BLOCKS Reference

Block Reference

BigQuery

Split table by column values

This BLOCK uses the values in a specified column to split one BigQuery table into multiple tables.

In concrete terms, it starts by getting the types of values in the Split-basis column (col) by using SELECT Split-basis column FROM Source table GROUP BY col LIMIT 1000;. Next, it uses SELECT * FROM Source table WHERE col=val; to export each row of the source table into a new table whose names equals the value (val) in the Split-basis column.

  • The value entered into the Split-basis column property will be converted into a string that can be used as a table ID. Any characters that cannot be used in table IDs will be removed, and the resulting string will be used as the suffix for the Tables produced from the split. Serial numbers are also added to any duplicate results.
  • An error will occur if there are over 999 different values in the Split-basis column.
  • Pre-existing tables are overwritten.
Property Explanation
BLOCK name Configure the name displayed on this BLOCK.
GCP service account Select the GCP service account to use with this BLOCK.
Source dataset

Designate the ID of the dataset containing the table that will be split.

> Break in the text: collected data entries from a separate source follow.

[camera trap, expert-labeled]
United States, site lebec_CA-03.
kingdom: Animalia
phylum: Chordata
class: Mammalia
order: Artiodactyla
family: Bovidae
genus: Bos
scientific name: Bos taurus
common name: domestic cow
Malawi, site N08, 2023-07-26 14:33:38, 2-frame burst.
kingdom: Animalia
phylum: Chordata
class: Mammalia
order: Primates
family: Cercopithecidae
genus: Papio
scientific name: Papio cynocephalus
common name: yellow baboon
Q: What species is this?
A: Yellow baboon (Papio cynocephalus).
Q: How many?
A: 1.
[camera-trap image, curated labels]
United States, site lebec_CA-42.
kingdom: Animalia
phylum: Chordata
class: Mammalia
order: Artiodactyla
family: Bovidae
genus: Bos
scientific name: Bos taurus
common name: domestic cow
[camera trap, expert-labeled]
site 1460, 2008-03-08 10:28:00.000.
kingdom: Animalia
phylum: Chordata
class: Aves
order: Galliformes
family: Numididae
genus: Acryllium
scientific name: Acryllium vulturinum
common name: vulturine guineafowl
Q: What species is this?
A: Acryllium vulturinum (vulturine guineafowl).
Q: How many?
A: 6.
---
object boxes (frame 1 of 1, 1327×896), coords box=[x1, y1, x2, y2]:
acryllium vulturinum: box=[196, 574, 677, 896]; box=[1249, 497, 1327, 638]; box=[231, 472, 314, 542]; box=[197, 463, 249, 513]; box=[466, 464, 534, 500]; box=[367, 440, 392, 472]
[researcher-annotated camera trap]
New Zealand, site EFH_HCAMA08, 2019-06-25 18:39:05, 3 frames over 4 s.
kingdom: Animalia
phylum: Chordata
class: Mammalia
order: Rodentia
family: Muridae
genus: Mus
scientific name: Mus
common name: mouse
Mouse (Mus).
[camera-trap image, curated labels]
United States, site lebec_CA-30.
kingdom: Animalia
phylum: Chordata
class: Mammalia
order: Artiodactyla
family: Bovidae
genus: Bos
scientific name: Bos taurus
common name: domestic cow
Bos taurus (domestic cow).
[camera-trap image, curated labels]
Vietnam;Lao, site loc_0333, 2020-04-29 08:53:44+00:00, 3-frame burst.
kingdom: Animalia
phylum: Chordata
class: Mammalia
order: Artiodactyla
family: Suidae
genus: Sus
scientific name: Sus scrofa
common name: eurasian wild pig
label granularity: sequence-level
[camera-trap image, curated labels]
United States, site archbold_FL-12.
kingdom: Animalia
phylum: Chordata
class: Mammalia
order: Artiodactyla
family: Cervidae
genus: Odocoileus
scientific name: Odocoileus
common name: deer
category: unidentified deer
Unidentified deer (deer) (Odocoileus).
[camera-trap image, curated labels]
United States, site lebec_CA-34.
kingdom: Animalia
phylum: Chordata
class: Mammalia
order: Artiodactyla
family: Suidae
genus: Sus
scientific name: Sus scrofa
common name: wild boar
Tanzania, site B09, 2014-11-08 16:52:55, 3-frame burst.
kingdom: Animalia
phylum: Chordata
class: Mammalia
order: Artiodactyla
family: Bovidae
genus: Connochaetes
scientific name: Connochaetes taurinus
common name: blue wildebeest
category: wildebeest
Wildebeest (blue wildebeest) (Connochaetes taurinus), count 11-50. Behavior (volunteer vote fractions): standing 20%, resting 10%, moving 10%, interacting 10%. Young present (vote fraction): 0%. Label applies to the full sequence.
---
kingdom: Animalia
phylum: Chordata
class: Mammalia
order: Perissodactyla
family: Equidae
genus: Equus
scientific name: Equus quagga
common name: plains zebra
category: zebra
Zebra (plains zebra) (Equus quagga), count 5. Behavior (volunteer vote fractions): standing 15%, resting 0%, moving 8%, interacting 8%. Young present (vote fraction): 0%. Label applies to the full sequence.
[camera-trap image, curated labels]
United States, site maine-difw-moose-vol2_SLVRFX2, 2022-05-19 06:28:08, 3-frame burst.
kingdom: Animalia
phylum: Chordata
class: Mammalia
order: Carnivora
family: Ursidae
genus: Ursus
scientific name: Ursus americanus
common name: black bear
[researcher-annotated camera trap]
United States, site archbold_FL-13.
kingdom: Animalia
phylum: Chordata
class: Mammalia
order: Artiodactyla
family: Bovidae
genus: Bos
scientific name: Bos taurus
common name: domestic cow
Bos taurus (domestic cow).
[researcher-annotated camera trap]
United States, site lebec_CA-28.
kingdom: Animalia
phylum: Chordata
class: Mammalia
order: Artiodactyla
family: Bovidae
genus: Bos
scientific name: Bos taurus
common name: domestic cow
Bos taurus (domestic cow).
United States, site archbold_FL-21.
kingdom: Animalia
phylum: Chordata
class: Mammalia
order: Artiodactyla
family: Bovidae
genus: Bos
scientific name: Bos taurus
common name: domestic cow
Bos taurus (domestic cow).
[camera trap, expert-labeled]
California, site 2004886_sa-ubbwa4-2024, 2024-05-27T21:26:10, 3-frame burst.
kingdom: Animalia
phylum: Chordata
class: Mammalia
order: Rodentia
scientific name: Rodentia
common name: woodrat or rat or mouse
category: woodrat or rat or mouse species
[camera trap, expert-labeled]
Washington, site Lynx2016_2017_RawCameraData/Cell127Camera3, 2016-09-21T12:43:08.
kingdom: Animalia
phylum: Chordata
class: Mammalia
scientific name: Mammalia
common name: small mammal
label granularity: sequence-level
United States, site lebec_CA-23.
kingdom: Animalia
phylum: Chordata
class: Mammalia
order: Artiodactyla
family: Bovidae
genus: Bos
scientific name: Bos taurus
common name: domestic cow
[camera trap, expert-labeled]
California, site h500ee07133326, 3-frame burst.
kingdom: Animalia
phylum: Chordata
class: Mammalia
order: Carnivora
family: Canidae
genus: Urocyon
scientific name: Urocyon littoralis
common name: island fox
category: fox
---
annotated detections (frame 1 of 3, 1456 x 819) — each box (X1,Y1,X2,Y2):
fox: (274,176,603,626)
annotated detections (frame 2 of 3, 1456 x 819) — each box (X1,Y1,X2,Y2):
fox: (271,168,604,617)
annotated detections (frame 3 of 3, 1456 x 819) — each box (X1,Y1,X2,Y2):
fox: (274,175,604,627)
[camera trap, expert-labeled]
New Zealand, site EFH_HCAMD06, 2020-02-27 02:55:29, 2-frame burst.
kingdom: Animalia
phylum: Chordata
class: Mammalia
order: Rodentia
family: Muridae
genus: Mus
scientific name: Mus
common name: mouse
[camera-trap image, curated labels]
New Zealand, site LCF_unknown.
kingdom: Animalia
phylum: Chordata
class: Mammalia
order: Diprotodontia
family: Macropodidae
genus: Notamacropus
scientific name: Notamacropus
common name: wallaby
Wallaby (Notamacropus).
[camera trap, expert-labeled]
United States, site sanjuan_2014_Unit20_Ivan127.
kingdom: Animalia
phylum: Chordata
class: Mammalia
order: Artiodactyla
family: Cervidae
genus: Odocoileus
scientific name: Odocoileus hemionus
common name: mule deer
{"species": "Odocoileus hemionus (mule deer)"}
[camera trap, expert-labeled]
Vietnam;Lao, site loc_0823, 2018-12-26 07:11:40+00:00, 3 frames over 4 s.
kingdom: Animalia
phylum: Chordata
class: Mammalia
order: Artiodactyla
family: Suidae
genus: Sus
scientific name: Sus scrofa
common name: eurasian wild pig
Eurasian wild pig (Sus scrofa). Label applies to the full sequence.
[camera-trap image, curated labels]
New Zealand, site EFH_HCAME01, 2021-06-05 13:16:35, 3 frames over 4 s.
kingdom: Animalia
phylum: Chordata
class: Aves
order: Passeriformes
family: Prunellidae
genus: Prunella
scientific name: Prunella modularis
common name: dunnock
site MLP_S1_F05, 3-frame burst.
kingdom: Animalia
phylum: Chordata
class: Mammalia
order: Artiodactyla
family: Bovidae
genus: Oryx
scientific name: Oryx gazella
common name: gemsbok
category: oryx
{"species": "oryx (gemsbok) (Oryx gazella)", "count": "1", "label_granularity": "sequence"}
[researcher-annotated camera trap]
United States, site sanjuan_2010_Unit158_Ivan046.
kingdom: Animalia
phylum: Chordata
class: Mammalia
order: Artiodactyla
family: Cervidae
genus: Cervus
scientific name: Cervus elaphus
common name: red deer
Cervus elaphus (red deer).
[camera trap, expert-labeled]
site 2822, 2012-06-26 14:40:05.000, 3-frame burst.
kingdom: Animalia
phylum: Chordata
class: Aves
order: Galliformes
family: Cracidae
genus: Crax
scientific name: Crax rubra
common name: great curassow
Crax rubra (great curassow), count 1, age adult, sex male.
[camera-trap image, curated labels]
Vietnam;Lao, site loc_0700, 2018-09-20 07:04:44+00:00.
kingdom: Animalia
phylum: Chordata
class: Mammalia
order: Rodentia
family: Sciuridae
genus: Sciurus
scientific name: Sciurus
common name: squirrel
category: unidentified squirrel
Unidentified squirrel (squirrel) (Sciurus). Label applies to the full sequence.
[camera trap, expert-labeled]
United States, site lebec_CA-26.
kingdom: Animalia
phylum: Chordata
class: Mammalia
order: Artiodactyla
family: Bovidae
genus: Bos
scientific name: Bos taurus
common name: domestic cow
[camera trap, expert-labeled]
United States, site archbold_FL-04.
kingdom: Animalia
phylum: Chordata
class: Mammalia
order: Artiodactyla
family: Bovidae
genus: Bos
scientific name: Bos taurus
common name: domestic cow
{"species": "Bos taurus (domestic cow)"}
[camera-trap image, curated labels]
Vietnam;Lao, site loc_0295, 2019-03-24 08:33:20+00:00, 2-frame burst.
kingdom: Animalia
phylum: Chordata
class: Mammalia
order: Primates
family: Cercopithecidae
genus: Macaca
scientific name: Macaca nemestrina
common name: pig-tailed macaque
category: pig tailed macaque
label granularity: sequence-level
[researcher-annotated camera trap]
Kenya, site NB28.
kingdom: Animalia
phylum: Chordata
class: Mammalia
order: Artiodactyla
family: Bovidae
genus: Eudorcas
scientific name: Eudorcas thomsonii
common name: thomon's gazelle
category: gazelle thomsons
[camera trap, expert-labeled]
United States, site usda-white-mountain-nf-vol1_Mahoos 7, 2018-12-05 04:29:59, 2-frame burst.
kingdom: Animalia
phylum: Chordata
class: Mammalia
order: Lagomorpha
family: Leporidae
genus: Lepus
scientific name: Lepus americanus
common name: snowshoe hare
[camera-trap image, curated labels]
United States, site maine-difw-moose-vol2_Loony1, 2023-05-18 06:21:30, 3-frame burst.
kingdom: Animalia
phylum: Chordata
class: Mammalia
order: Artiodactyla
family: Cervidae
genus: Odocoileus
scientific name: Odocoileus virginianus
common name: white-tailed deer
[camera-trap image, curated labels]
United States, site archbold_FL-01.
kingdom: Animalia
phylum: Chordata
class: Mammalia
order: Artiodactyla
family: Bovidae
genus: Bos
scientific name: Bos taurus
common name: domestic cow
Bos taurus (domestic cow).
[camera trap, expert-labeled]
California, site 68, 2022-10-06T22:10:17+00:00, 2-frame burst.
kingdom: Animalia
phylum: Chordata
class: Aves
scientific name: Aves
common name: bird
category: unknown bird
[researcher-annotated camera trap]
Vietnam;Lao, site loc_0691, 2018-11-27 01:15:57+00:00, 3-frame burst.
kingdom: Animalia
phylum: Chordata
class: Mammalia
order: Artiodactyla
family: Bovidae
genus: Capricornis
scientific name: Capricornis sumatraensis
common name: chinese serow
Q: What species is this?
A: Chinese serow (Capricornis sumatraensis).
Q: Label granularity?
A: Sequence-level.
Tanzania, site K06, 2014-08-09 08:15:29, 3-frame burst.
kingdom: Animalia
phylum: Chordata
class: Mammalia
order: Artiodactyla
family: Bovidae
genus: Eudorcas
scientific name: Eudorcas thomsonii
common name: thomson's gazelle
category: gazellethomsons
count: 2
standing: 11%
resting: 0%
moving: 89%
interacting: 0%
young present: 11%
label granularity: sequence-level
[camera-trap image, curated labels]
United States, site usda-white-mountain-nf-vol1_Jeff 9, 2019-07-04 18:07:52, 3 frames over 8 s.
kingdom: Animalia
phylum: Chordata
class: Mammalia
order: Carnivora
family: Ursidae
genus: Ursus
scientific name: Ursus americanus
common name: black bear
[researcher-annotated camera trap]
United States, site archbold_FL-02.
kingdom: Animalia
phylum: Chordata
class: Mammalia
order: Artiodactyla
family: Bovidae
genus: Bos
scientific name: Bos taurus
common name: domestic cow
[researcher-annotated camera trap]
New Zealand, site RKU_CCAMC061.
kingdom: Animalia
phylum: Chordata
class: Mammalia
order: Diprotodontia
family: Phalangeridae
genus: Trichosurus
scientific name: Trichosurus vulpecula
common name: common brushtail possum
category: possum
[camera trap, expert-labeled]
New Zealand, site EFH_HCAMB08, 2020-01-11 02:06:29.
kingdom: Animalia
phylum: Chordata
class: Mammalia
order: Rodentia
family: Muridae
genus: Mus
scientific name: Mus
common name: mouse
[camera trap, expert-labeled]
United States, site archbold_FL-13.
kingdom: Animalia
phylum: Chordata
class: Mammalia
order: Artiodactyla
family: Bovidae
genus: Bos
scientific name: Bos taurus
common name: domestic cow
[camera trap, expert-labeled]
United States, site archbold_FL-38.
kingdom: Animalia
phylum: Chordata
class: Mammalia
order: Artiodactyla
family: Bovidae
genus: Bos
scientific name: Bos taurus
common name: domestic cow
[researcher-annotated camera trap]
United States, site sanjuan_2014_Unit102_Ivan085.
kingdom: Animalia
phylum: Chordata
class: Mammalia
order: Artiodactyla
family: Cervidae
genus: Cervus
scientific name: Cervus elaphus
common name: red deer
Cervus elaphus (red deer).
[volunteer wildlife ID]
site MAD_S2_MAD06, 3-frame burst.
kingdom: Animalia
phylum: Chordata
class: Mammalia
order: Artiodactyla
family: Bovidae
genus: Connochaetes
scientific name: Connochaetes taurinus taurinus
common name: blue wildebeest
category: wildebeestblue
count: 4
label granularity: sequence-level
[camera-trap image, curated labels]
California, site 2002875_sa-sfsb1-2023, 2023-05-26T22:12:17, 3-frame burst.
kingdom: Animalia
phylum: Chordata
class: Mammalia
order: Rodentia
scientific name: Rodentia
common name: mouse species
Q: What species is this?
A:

[% format character addressable] [variable expansion addressable]

Source table

Designate the ID of the table that will be split based on a column's values.

[% format character addressable] [variable expansion addressable]

Split-basis column Designate the name (STRING type) of the column to be used as the basis for splitting the table.
Dataset to store resulting tables

Designate the ID of the dataset that will store the resulting tables.

[% format character addressable] [variable expansion addressable]

Tables produced from the split

Designate a prefix for the IDs of the tables that will be produced from splitting the "Source table". The complete table ID will be determined using this prefix and the value of the "Split-basis column" property (unusable characters will be excluded).

[% format character addressable] [variable expansion addressable]

BLOCK memos Make notes about this BLOCK.
Query priority level

Select the query priority level.

  • Interactive (executes immediately, limited simultaneous queries)
  • Batch (executes when resources are available, unlimited simultaneous queries)
Reattempts in case of errors Configure the number of attempts to try in case of a BigQuery error or time out.
Minimum timeout interval Set the number of seconds to wait for results. If results are not returned during this interval, the time will be doubled for each reattempt until the time set in the “Maximum timeout interval” property is reached.
Maximum timeout interval Indicate the maximum number of seconds to wait for results. The timeout interval will start with the value set in the "Minimum timeout interval" property and double with each reattempt until reaching the value set here.